I'm not against the tin roof either. Transitional things are all good, in my book. But if it proves expensive to find or doesn't show up...what's easily available? maybe a thatch with some of your vacant lot weeds? maybe a bunch of newspapers? shower curtains? garbage bags?
For insulation, someone posted on here that having a big thermal mass to be near (radiant heat) really made more of a difference than insulating or even closing the chinks in their cabin.
Good news is you can test it out in the warm season.
Community Building 2.0: ask me about drL, the rotational-mob-grazing format for human interactions.
Thanks all for the replies.
I am thinking that I will try to create a reflective insulation system.
White wash, or even a shiny rain screen on the walls.
Grape vines, maybe on an all encompassing arbor could help.
The department of making you sad has a made their home in my colon to the point of receiving mail there.
Which is why I know that a shed is one way to keep them off my ass, and tents (hoophouses)are another.
A shed under 200 square feet doesn't need permits here,so that's my target. I can have two.
A tent under 400 square is also needs no permit, and there is no limit to how many I could have...
But I digress...
The square footage is measured from outside wall to outside wall, which does not favor thick walls.
The security of an earthen structure makes me think it worthwhile.
If I were installing a rocket stove in my home, I would be more worried about the gubment regulations, but I will make sure to research it further.
Of course, no smoke, means less snoooping, but better safe than ticketed...
I like the metal roofing, but I might try to be cheaper still.
I've been playing with soil-crete, and I'm smitten by the ideas behind flying concrete, latex cement and petrified hessian.
Not sure if any of those technologies could make a walkable roof.
A brute force ,over built, salvaged lumber roof deck , covered with layers of plastic and soil is what's probably going to happen. Dry soil is a little insulative.
Corrugated cardboard,treated or otherwise, could improve the insulation.
I won't do that on the walls, too much trouble keeping it dry,as the wall themselves should be able to survive a little wetness. Earthbags,superadobe, hyperadobe,soilcrete or rammed tires all seem amenable to occasional wetting,cardboard, not so much.
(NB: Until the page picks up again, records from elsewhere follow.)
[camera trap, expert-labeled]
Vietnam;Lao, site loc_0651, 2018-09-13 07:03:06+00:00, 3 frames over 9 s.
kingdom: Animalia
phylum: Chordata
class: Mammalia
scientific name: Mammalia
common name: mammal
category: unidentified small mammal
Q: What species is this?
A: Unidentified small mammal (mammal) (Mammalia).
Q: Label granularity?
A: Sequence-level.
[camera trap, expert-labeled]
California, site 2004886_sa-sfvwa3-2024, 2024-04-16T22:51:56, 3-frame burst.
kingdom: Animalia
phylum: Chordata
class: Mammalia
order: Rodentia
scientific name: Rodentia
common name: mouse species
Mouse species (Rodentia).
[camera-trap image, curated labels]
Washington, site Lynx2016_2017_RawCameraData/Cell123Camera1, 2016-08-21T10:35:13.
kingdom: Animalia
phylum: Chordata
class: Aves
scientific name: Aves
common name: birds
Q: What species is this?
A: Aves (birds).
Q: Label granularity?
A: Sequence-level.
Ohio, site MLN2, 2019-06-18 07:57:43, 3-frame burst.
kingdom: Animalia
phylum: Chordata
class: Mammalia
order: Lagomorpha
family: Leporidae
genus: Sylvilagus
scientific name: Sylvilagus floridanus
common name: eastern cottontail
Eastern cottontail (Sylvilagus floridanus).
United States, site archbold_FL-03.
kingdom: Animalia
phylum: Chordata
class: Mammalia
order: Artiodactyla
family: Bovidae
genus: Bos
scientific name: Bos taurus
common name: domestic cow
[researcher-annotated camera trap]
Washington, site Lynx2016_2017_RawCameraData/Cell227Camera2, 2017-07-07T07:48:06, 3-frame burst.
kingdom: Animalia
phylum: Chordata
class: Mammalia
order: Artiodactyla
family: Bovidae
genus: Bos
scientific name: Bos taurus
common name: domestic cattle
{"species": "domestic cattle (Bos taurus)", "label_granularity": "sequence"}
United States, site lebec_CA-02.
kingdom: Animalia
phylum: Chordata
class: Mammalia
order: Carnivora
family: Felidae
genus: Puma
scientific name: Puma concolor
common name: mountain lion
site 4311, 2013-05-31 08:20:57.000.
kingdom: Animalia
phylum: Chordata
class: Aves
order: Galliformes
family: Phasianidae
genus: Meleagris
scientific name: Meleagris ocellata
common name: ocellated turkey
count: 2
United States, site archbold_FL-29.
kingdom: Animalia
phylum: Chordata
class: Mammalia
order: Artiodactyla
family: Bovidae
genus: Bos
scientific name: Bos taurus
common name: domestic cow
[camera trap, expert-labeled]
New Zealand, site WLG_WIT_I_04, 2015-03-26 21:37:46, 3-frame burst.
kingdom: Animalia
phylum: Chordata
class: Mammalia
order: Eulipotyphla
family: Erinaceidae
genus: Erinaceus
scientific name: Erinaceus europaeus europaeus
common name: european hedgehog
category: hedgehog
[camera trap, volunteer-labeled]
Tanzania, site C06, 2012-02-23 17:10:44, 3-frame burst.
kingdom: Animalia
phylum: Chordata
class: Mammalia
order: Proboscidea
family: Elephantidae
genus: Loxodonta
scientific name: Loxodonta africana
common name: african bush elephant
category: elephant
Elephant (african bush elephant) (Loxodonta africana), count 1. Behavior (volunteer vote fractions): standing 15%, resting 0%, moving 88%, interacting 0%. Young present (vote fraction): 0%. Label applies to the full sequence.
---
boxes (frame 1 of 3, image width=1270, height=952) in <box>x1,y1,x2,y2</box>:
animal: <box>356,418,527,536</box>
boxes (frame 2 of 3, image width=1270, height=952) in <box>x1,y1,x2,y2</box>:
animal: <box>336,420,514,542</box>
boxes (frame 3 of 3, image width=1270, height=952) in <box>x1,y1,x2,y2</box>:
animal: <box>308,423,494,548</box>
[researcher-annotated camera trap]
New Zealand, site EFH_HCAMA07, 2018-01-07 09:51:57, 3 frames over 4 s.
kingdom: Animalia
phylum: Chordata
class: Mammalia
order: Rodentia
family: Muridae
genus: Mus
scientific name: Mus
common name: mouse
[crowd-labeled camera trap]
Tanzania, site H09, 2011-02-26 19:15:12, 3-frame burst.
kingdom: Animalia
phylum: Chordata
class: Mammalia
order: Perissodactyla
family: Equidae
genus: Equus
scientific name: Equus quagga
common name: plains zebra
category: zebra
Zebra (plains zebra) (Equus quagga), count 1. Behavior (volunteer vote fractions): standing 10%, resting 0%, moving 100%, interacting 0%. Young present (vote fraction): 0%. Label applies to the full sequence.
A "tent" could connect two sheds, but it needs to support itself, lest it become reclassified as an awning or some thing else...
No, I'm not kidding,it's really that crazy here in Cincinnati.
I can build a tent 400 square foot tent with no restrictions but an awning requires a permit.
I am going to seek clarification on if a tent can be pitched on top of a building.
That way I can try out a some ideas about rooftop greenhouses.
I get it all in writing, can't trust these code enforcement guys, but what else is new.
I got a lot of irons in the fire, but it keeps me engaged.